Bees are key to the survival of entire crops. We go around the world to see why there is a global decline in bee populations and what are possible solutions.
[NOTE: A World without Bees, available until July 19, 2022.]
By Nicolas Dupuis and Elsa Putelat
We live close to an association called “L’abeille fait le lien” or “The Bee Makes the Link” in Toulouse, France. This association installs beehives and introduces the public to beekeeping. Neighboring schools come to see the bees and participate in the honey harvest. This creates a lively village atmosphere in our town. Everyone got involved so that the bees could recolonize our neighborhood and make our balconies and parks bloom again. Unfortunately then came colonies of Asian hornets and Varroa, a small parasite that kills bees. This was our first encounter with problems that beekeepers face.
Our family had planned to travel for a whole year across three continents: Asia, Latin America and Europe. We decided to focus our trip around bees, honey and beekeepers. From the smallest farms to the laboratories of the largest agro-industrial firms, it was to be an immersion into the beekeeping world.
Through our work and our previous films, we always closely follow the fight for social justice, for our environment, for human rights. We seek to investigate: to understand a situation as a whole by going to see the different players, by comparing the situation from one country to another, from one continent to another. We believe that beekeeping and the protection of bees will be the fight of tomorrow because bees are not only a marker of the good health of an ecosystem; they are the essential link.
We wanted to zoom into nature, to take a closer look, to meet people, understand issues and test the relevance and impact of their solutions. The journey would take us from flower to flower, from country to country, linking landscapes and cultures. In many countries, we realized that the bees were no longer there. Why do bees desert some areas? Will we still have real honey in ten years? What are the measures that we can take now to reduce the threats to the bees and their environment?
Our fate as human beings is intimately linked to that of the bee. In recent years, awareness has become collective and global, but the effects are far from being felt yet. Pesticides and industries continue to destroy swarms and undermine biodiversity. What are the solutions imagined by human beings? This is where we need to zoom out to consider the context in a broader way and look at the connections between countries. It is a deep dive into several worlds: the world of beekeeping and agriculture, but we also need to understand the political and industrial context.

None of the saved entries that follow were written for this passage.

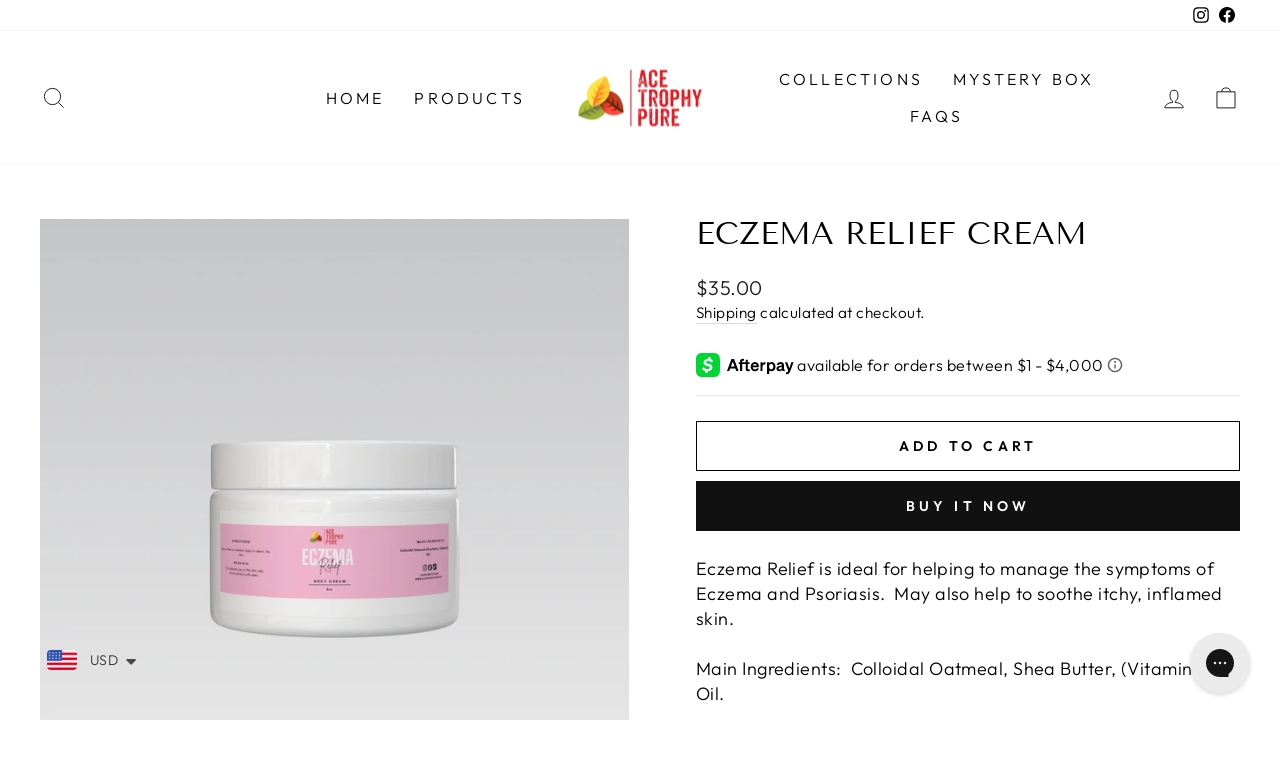

--- FILE ---
content_type: text/css
request_url: https://amaicdn.com/timer-app/store/b5de9896dbf689914e2855d28d850224.css?1769089489145
body_size: 48
content:
#sct-timer-85184 .sct-timer:not(.sct-timer-mobile)[data-editable="general"] {
	background-color: #F3C6BD;
	padding-top: 16px;
	border-color: #ECF0F8;
	border-width: 0;
	color: rgba(255, 237, 237, 0.68);
	-webkit-mask-image: none;
	background-image: none;
	background-position: 0% 0%;
	padding-bottom: 16px;
}
#sct-timer-85184 .sct-timer:not(.sct-timer-mobile) [data-editable="message-before-countdown"] {
	color: #2B292D;
	font-family: Montserrat;
	font-style: normal;
	font-weight: bold;
	text-decoration: none;
	font-size: 36px;
}
#sct-timer-85184 .sct-timer:not(.sct-timer-mobile) [data-editable="countdown"] {
	background-color: #FFFFFF;
	box-shadow: 0px 12px 36px rgba(0,38,111,0.1);
	color: #3040C4;
	border-color: #F3C6BD;
	border-width: 0px;
	border-radius: 8px;
	font-family: Montserrat;
	font-size: 36px;
}
#sct-timer-85184 .sct-timer:not(.sct-timer-mobile) [data-editable="countdown-labels"] {
	color: #2B292D;
	font-family: Montserrat;
	font-style: normal;
	font-weight: normal;
	text-decoration: none;
	font-size: 10px;
}
#sct-timer-85184 .sct-timer:not(.sct-timer-mobile) [data-editable="countdown-colons"] {
	color: #F9E3D4;
	font-family: Montserrat;
	font-size: 36px;
}
#sct-timer-85184 .sct-timer:not(.sct-timer-mobile) [data-editable="message-after-countdown"] {
	color: #2B292D;
	font-family: Oswald;
	font-style: normal;
	font-weight: bold;
	text-decoration: none;
	font-size: 18px;
}
#sct-timer-85184 .sct-timer:not(.sct-timer-mobile) [data-editable="link"] {
	color: #3040C4;
	font-family: Montserrat;
	font-style: normal;
	font-weight: normal;
	text-decoration: underline;
	font-size: 18px;
}
#sct-timer-85184 .sct-timer:not(.sct-timer-mobile) [data-editable="button"] {
	background-color: #3040C4;
	border-color: #3040C4;
	border-width: 1px;
	border-radius: 4px;
	color: #FFFFFF;
	font-family: Montserrat;
	font-style: normal;
	font-weight: bold;
	text-decoration: none;
	font-size: 14px;
	padding-top: 8px;
	padding-left: 16px;
	padding-bottom: 8px;
	padding-right: 16px;
}
#sct-timer-85184 .sct-timer:not(.sct-timer-mobile) [data-editable="discount"] {
	background-color: #3040C4;
	padding-top: 2px;
	border-color: #3040C4;
	border-width: 1px;
	color: #FFFFFF;
	padding-left: 30px;
	border-radius: 4px;
	border-style: solid;
	padding-bottom: 2px;
	padding-right: 30px;
}
#sct-timer-85184 .sct-timer:not(.sct-timer-mobile) [data-editable="copy-button"] {
	background-color: #FFFFFF;
	-webkit-mask-box-image: url(https://amaicdn.com/timer-app/copy.svg);
}
#sct-timer-85184 .sct-timer:not(.sct-timer-mobile) [data-editable="close-button"] {
	color: #000000;
	background-color: #FFFFFF;
}
#sct-timer-85184 .sct-timer:not(.sct-timer-mobile) [data-editable="button-link"] {
	text-decoration: none;
}
#sct-timer-85184 .sct-timer:not(.sct-timer-mobile) [data-editable="countdown-leaf"] {
	background-color: #FFFFFF;
	border-width: 0px;
	border-radius: 8px;
	border-color: #F3C6BD;
}
#sct-timer-85184 .sct-timer:not(.sct-timer-mobile) [data-editable="countdown-leaf-2"] {
	background-color: #FFFFFF;
	border-width: 0px;
	border-radius: 8px;
	border-color: #F3C6BD;
	box-shadow: none;
	line-height: 52px;
}
#sct-timer-85184 .sct-timer:not(.sct-timer-mobile) [data-editable="pattern"] {
	background-color: rgba(255, 237, 237, 0.68);
	-webkit-mask-image: url(https://amaicdn.com/timer-app/lines.svg);
}
#sct-timer-85184 .sct-timer.sct-timer-mobile[data-editable="general"] {
	background-color: #F3C6BD;
	padding-top: 12px;
	border-color: #ECF0F8;
	border-width: 0;
	color: rgba(255, 237, 237, 0.68);
	-webkit-mask-image: none;
	background-image: none;
	background-position: 0% 0%;
	padding-bottom: 12px;
}
#sct-timer-85184 .sct-timer.sct-timer-mobile [data-editable="message-before-countdown"] {
	color: #2B292D;
	font-family: Montserrat;
	font-style: normal;
	font-weight: bold;
	text-decoration: none;
	font-size: 18px;
}
#sct-timer-85184 .sct-timer.sct-timer-mobile [data-editable="countdown"] {
	background-color: #FFFFFF;
	box-shadow: 0px 12px 36px rgba(0,38,111,0.1);
	color: #3040C4;
	border-color: #F3C6BD;
	border-width: 0px;
	border-radius: 8px;
	font-family: Montserrat;
	font-size: 18px;
}
#sct-timer-85184 .sct-timer.sct-timer-mobile [data-editable="countdown-labels"] {
	color: #2B292D;
	font-family: Montserrat;
	font-style: normal;
	font-weight: normal;
	text-decoration: none;
	font-size: 8px;
}
#sct-timer-85184 .sct-timer.sct-timer-mobile [data-editable="countdown-colons"] {
	color: #F9E3D4;
	font-family: Montserrat;
	font-size: 18px;
}
#sct-timer-85184 .sct-timer.sct-timer-mobile [data-editable="message-after-countdown"] {
	color: #2B292D;
	font-family: Oswald;
	font-style: normal;
	font-weight: bold;
	text-decoration: none;
	font-size: 14px;
}
#sct-timer-85184 .sct-timer.sct-timer-mobile [data-editable="link"] {
	color: #3040C4;
	font-family: Montserrat;
	font-style: normal;
	font-weight: normal;
	text-decoration: underline;
	font-size: 14px;
}
#sct-timer-85184 .sct-timer.sct-timer-mobile [data-editable="button"] {
	background-color: #3040C4;
	border-color: #3040C4;
	border-width: 1px;
	border-radius: 4px;
	color: #FFFFFF;
	font-family: Montserrat;
	font-style: normal;
	font-weight: bold;
	text-decoration: none;
	font-size: 15px;
	padding-top: 0px;
	padding-bottom: 0px;
}
#sct-timer-85184 .sct-timer.sct-timer-mobile [data-editable="discount"] {
	background-color: #3040C4;
	padding-top: 0px;
	border-color: #3040C4;
	border-width: 1px;
	color: #FFFFFF;
	padding-left: 15px;
	border-radius: 4px;
	border-style: solid;
	padding-bottom: 0px;
	padding-right: 15px;
}
#sct-timer-85184 .sct-timer.sct-timer-mobile [data-editable="copy-button"] {
	background-color: #FFFFFF;
	-webkit-mask-box-image: url(https://amaicdn.com/timer-app/copy.svg);
}
#sct-timer-85184 .sct-timer.sct-timer-mobile [data-editable="close-button"] {
	color: #000000;
	background-color: #FFFFFF;
}
#sct-timer-85184 .sct-timer.sct-timer-mobile [data-editable="button-link"] {
	text-decoration: none;
}
#sct-timer-85184 .sct-timer.sct-timer-mobile [data-editable="countdown-leaf"] {
	background-color: #FFFFFF;
	border-width: 0px;
	border-radius: 8px;
	border-color: #F3C6BD;
}
#sct-timer-85184 .sct-timer.sct-timer-mobile [data-editable="countdown-leaf-2"] {
	background-color: #FFFFFF;
	border-width: 0px;
	border-radius: 8px;
	border-color: #F3C6BD;
	box-shadow: none;
	line-height: 26px;
}
#sct-timer-85184 .sct-timer.sct-timer-mobile [data-editable="pattern"] {
	background-color: rgba(255, 237, 237, 0.68);
	-webkit-mask-image: url(https://amaicdn.com/timer-app/lines.svg);
}
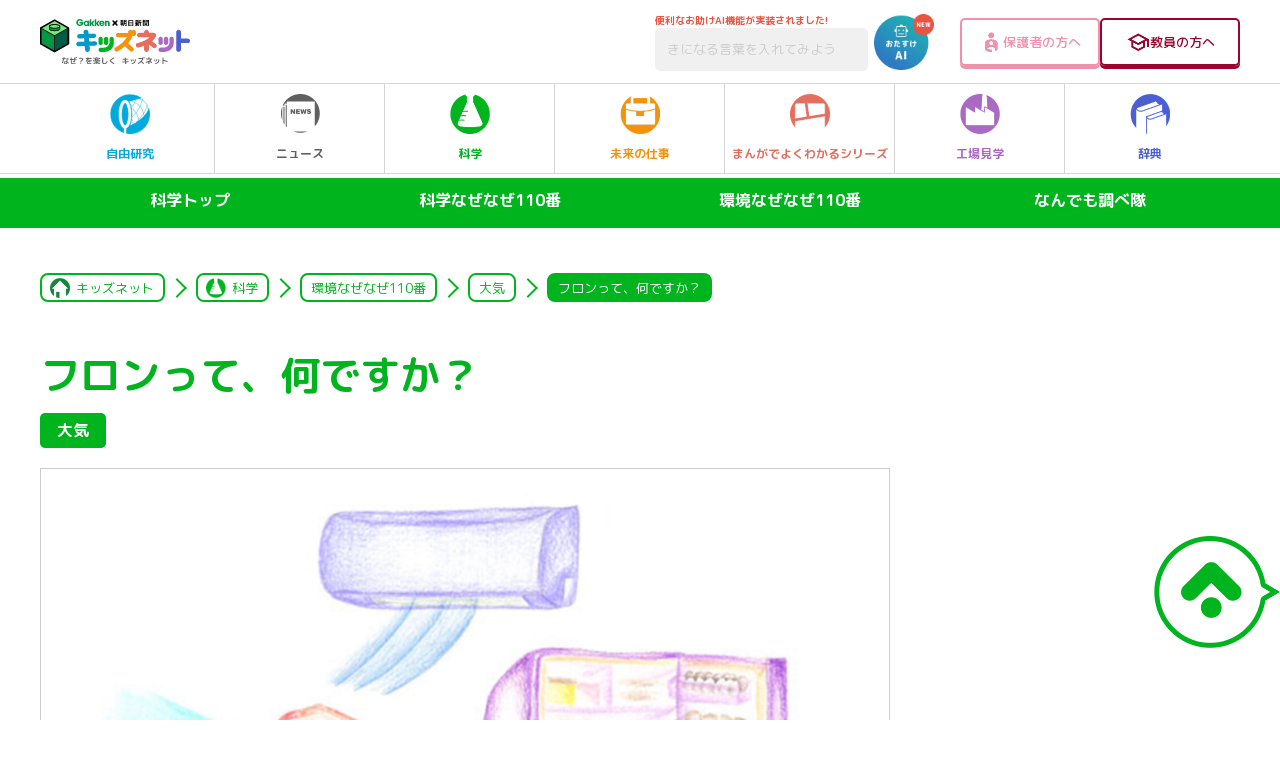

--- FILE ---
content_type: text/html; charset=utf-8
request_url: https://www.google.com/recaptcha/api2/aframe
body_size: -103
content:
<!DOCTYPE HTML><html><head><meta http-equiv="content-type" content="text/html; charset=UTF-8"></head><body><script nonce="JUqo-d2uT8JtQCFh2qGrSQ">/** Anti-fraud and anti-abuse applications only. See google.com/recaptcha */ try{var clients={'sodar':'https://pagead2.googlesyndication.com/pagead/sodar?'};window.addEventListener("message",function(a){try{if(a.source===window.parent){var b=JSON.parse(a.data);var c=clients[b['id']];if(c){var d=document.createElement('img');d.src=c+b['params']+'&rc='+(localStorage.getItem("rc::a")?sessionStorage.getItem("rc::b"):"");window.document.body.appendChild(d);sessionStorage.setItem("rc::e",parseInt(sessionStorage.getItem("rc::e")||0)+1);localStorage.setItem("rc::h",'1768885065321');}}}catch(b){}});window.parent.postMessage("_grecaptcha_ready", "*");}catch(b){}</script></body></html>

--- FILE ---
content_type: application/javascript
request_url: https://ssc.gakken.co.jp/get_cookie_id?cookie_domain=gakken.co.jp&r=1768885062103&callback=TreasureJSONPCallback0
body_size: -10
content:
TreasureJSONPCallback0({"td_ssc_id":"01KFCW82SM5XQR6MVBY3VNF96Y"})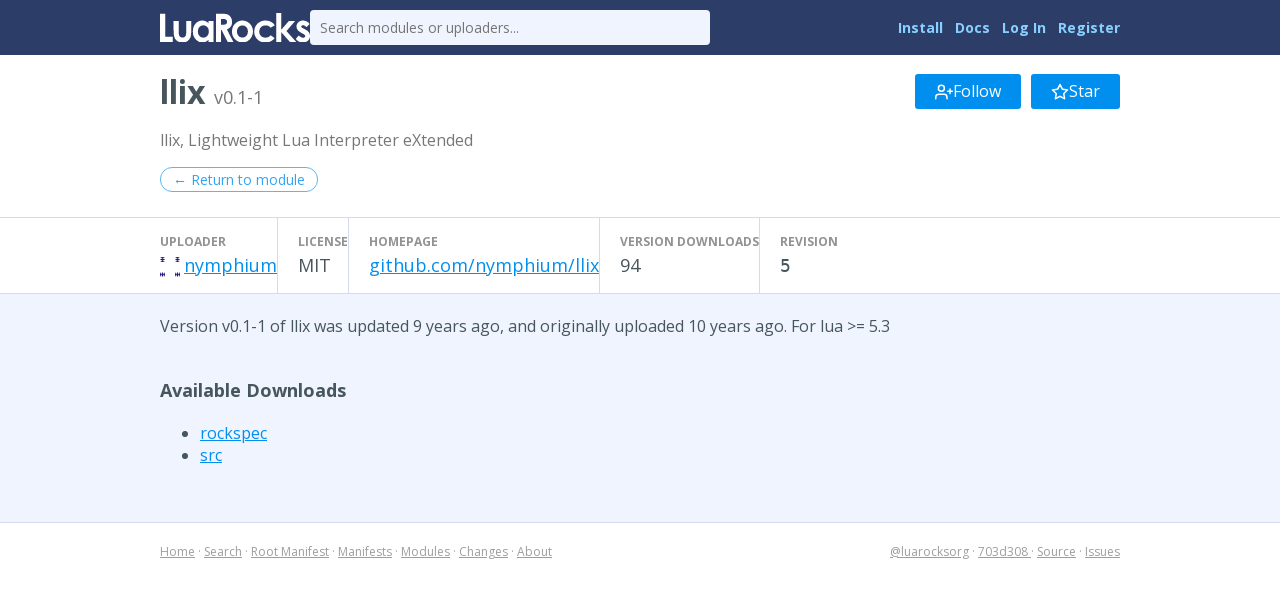

--- FILE ---
content_type: text/html
request_url: https://luarocks.org/modules/nymphium/llix/v0.1-1
body_size: 2203
content:
<!DOCTYPE HTML><html lang="en"><head><meta charset="utf-8"/><title>llix v0.1-1 - LuaRocks</title><link href="https://fonts.googleapis.com/css?family=Open+Sans:400italic,400,700" type="text/css" rel="stylesheet"/><link href="/static/icons/style.css" type="text/css" rel="stylesheet"/><link title="LuaRocks" type="application/opensearchdescription+xml" rel="search" href="/static/opensearch.xml"/><link rel="stylesheet" href="/static/style.css?1768247489"/>          <script type="text/javascript">
            if (window.location.hostname != "localhost") {
              var _gaq = _gaq || [];
              _gaq.push(['_setAccount', 'UA-136625-8']);
              _gaq.push(['_trackPageview']);

              (function() {
                var ga = document.createElement('script'); ga.type = 'text/javascript'; ga.async = true;
                ga.src = ('https:' == document.location.protocol ? 'https://ssl' : 'http://www') + '.google-analytics.com/ga.js';
                var s = document.getElementsByTagName('script')[0]; s.parentNode.insertBefore(ga, s);
              })();
            }
          </script>
        </head><body><main class="content"><header class="header"><div class="header_inner"><a href="/"><img src="/static/header_luarocks_name.svg" alt="LuaRocks" class="text_logo"/></a><form method="GET" class="header_search" action="/search"><input type="text" name="q" placeholder="Search modules or uploaders..."/></form><nav class="user_panel"><a href="https://github.com/luarocks/luarocks/blob/main/docs/download.md">Install</a> <a href="https://github.com/luarocks/luarocks/blob/main/docs/index.md">Docs</a> <a href="/login">Log In</a> <a href="/register">Register</a></nav></div></header><main class="module_version_page base_page base_widget" id="module_version_1588726"><div class="module_header_widget page_header_widget base_widget" id="module_header_3799817"><div class="page_header_inner"><h1>llix <span class="sub">v0.1-1</span></h1><div class="right_tools"><div class="follow_area"><form action="/module/1728/follow/subscription" method="post"><input type="hidden" name="csrf_token" value="eyJrIjoiZmxWUnR3NE9FTjFkZkYrZFU0bnZGam5uQlRrVGw3VisrVFV1XC9SXC85U3RFPSJ9.OrzduusY/+KFuQwoxjYYvO3s8Os="/><a class="button" href="/login?return_to=https%3A%2F%2Fluarocks.org%2Fmodules%2Fnymphium%2Fllix%2Fv0.1-1&amp;intent=follow_module"><svg stroke-linejoin="round" class="svgicon icon_user_plus" fill="none" height="18" version="1.1" aria-hidden stroke="currentColor" role="img" viewBox="0 0 24 24" stroke-width="2" stroke-linecap="round" width="18"><path d="M16 21v-2a4 4 0 0 0-4-4H5a4 4 0 0 0-4 4v2"></path><circle cx="8.5" cy="7" r="4"></circle><line x1="20" y1="8" x2="20" y2="14"></line><line x1="23" y1="11" x2="17" y2="11"></line></svg> Follow</a></form><form action="/module/1728/follow/bookmark" method="post"><input type="hidden" name="csrf_token" value="eyJrIjoiZmxWUnR3NE9FTjFkZkYrZFU0bnZGam5uQlRrVGw3VisrVFV1XC9SXC85U3RFPSJ9.OrzduusY/+KFuQwoxjYYvO3s8Os="/><a class="button" href="/login?return_to=https%3A%2F%2Fluarocks.org%2Fmodules%2Fnymphium%2Fllix%2Fv0.1-1&amp;intent=follow_module"><svg stroke-linejoin="round" class="svgicon icon_star" fill="none" height="18" version="1.1" aria-hidden stroke="currentColor" role="img" viewBox="0 0 24 24" stroke-width="2" stroke-linecap="round" width="18"><polygon points="12 2 15.09 8.26 22 9.27 17 14.14 18.18 21.02 12 17.77 5.82 21.02 7 14.14 2 9.27 8.91 8.26 12 2" /></svg> Star</a></form></div></div></div><div class="page_header_inner"><p class="module_summary">llix, Lightweight Lua Interpreter eXtended</p></div><div class="page_header_inner"><div class="nav_buttons"><a class="round_button" href="/modules/nymphium/llix">← Return to module</a></div></div><div class="metadata_columns"><div class="metadata_columns_inner"><div class="column"><h3>Uploader</h3><a href="/modules/nymphium"><img class="avatar" src="https://www.gravatar.com/avatar/20c90a8d74d2eb76069725c733fe6342?d=identicon&amp;s=20"/></a><a href="/modules/nymphium">nymphium</a></div><div class="column"><h3>License</h3>MIT</div><div class="column"><h3>Homepage</h3><a href="https://github.com/nymphium/llix" rel="nofollow" class="external_url">github.com/nymphium/llix</a></div><div class="column"><h3>Version downloads</h3>94</div><div class="column"><h3>Revision</h3><code>5</code></div></div></div></div><div class="main_column"><p>Version v0.1-1 of llix was updated 9 years ago, and originally uploaded 10 years ago. For lua &gt;= 5.3</p><h3>Available Downloads</h3><ul class="rock_list"><li class="arch"><a href="/manifests/nymphium/llix-v0.1-1.rockspec">rockspec</a></li><li class="arch"><a href="/manifests/nymphium/llix-v0.1-1.src.rock">src</a></li></ul></div></main></main><div class="footer"><div class="left"><a href="/">Home</a> &middot; <a href="/search">Search</a> &middot; <a href="/m/root">Root Manifest</a> &middot; <a href="/manifests">Manifests</a> &middot; <a href="/modules">Modules</a> &middot; <a href="/changes">Changes</a> &middot; <a href="/about">About</a></div><div class="right"><a href="https://twitter.com/luarocksorg">@luarocksorg</a> &middot; <a rel="nofollow" href="https://github.com/luarocks/luarocks-site/commit/703d308
">703d308
</a> &middot; <a href="https://github.com/luarocks/luarocks-site">Source</a> &middot; <a href="https://github.com/luarocks/luarocks-site/issues">Issues</a></div></div></body></html>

What will the bee of tomorrow be like? We want to imagine the beekeeping of tomorrow, without ruling out any possibilities from the most technologically advanced to the most ancestral practices. In recent years, large agri-food companies have sought to limit the impact of their pesticides in order to continue selling them, but they are also seeking to position themselves in the promising new market of pollination. Faced with industrialization and dependence on large firms, more sustainable responses exist everywhere in the world: reintroduction of bees in urban areas, creation of collective projects, legislation and prohibition of toxic products. From one country to another, through encounters with the various actors, the world of tomorrow takes shape. Shall we have to make a difficult choice between profit and commodification and solidarity and respect for biodiversity?